The “Identify, Isolate, and Inform” approach for managing Ebola virus, coined in 2015, has been used time and time again over the years and remains a foundational strategy to initially manage patients with communicable diseases. While the phrase easily rolls off the tongue, developing facility specific plans that account for this approach can be anything but easy. Below are a few ways the Identify, Isolate, and Inform approach can be incorporated in planning and preparedness activities:

To Identify:

- Build travel screening questions into registration workflows. This could mean embedding symptom, exposure, and travel history questions into electronic health records or using a paper form during patient registration or intake.

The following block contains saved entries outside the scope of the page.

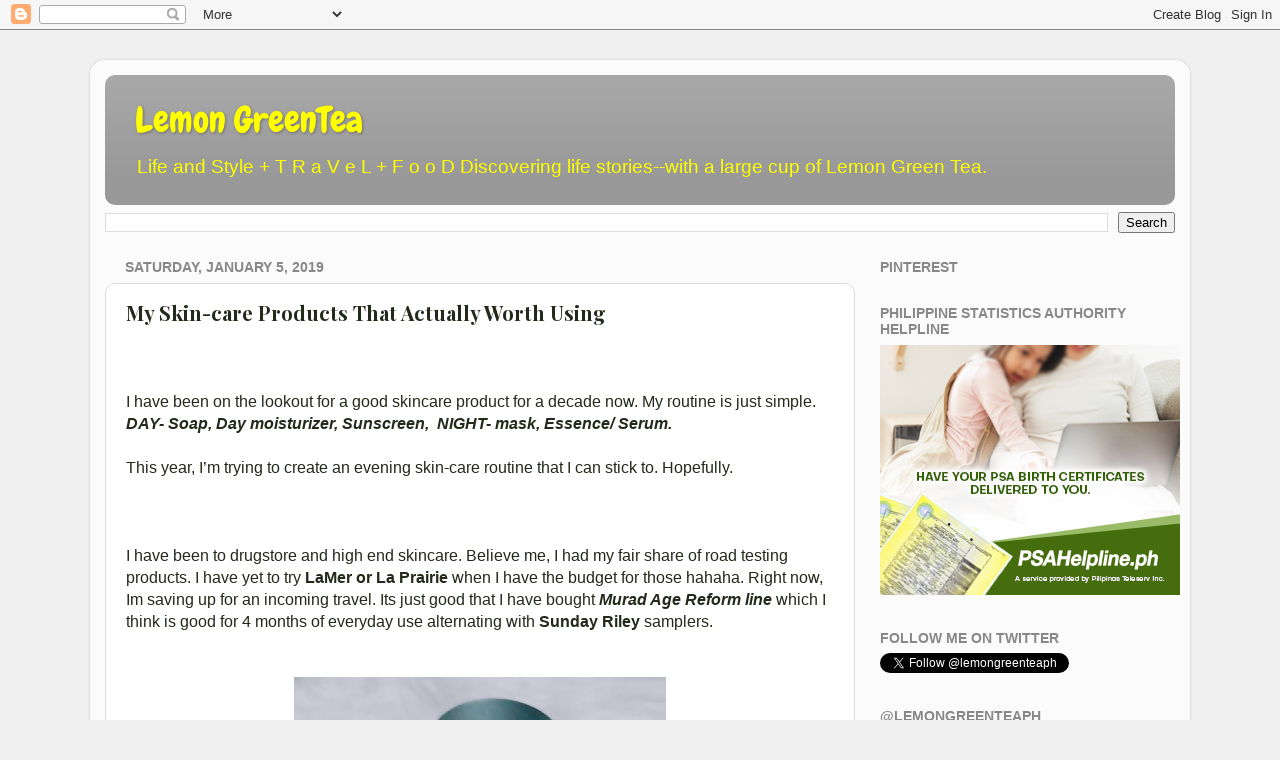

--- FILE ---
content_type: text/html; charset=UTF-8
request_url: https://www.lemongreenteaph.com/b/stats?style=BLACK_TRANSPARENT&timeRange=ALL_TIME&token=APq4FmBRJXGWVv6YG2yYwoUBGJZNIpxTfn3NtC_6jXyMpJbfaLR1cvPrsrJKcT1-hzRCqXovqUtoPXy-Wa6IUb-p7wXcJhZJ4w
body_size: 49
content:
{"total":20589599,"sparklineOptions":{"backgroundColor":{"fillOpacity":0.1,"fill":"#000000"},"series":[{"areaOpacity":0.3,"color":"#202020"}]},"sparklineData":[[0,77],[1,60],[2,64],[3,74],[4,62],[5,61],[6,77],[7,78],[8,79],[9,100],[10,91],[11,79],[12,69],[13,70],[14,76],[15,95],[16,92],[17,94],[18,80],[19,83],[20,80],[21,66],[22,90],[23,74],[24,79],[25,66],[26,69],[27,68],[28,70],[29,17]],"nextTickMs":8653}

- Ensure signage is visible, prominent, and translated in languages that are appropriate for your patient population. A visual alert can help patients self-identify.

To Isolate:

- Determine the route from point of entry to an isolation room. Consider all points of entry into your facility where patients can present. Mapping this out ahead of time will promote efficient and timely isolation.

- Evaluate the dynamics of the isolation room. Think about the space required for donning and doffing PPE, methods to see and communicate with the patient, and where waste will be stored, considering that anything contaminated with Ebolavirus is considered category A infectious waste and requires a thorough waste management plan.

- Determine the supply and resources needed. This isn’t just limited to PPE (which includes numerous pieces per the CDC), but could mean hand sanitizer, biohazard waste bins and bags, and spill cleanup supply.

- Designate who should support healthcare personnel as a trained observer.

To Inform:

- Create a call tree to support prompt notification to both internal and external stakeholders, such as department and facility leadership, infection prevention and control, environmental services, occupational health, and local public health departments. Ensure staff are aware of the call tree or communication plan.

Every healthcare facility is unique in staffing, space, supply, and its capabilities, which can change over time. Conducting routine risk assessments can identify strengths and vulnerabilities in existing processes. Putting plans to practice by conducting drills creates a no-fault learning environment. Establishing an interdisciplinary work group fosters inclusions and promotes preparedness across different disciplines. Clear, streamlined communication leads to efficient coordination and response. Creating concise and practical resources for frontline staff leads to prompt decision making. Together, this instills a culture of preparedness, prevention, and safety – even for seemingly distant threats.

In 2022 alone, there have been numerous outbreaks of viral hemorrhagic fevers – from Ebola to Marburg, Lassa, and Crimean-Congo hemorrhagic fever. The Uganda Ebola outbreak is yet another reminder that we shouldn’t let down our guard.

Priya Dhagat, MS, MLS(ASCP) CM, CIC, is an infection preventionist and the associate director of the system-wide Special Pathogens Program within the Department of Emergency Management at New York City Health + Hospitals, overseeing special pathogen preparedness and response efforts across New York City Health + Hospitals frontline healthcare facilities. Additionally, she supports and offers subject matter expertise for infection prevention topics for the National Emerging Special Pathogens Training and Education Center (NETEC).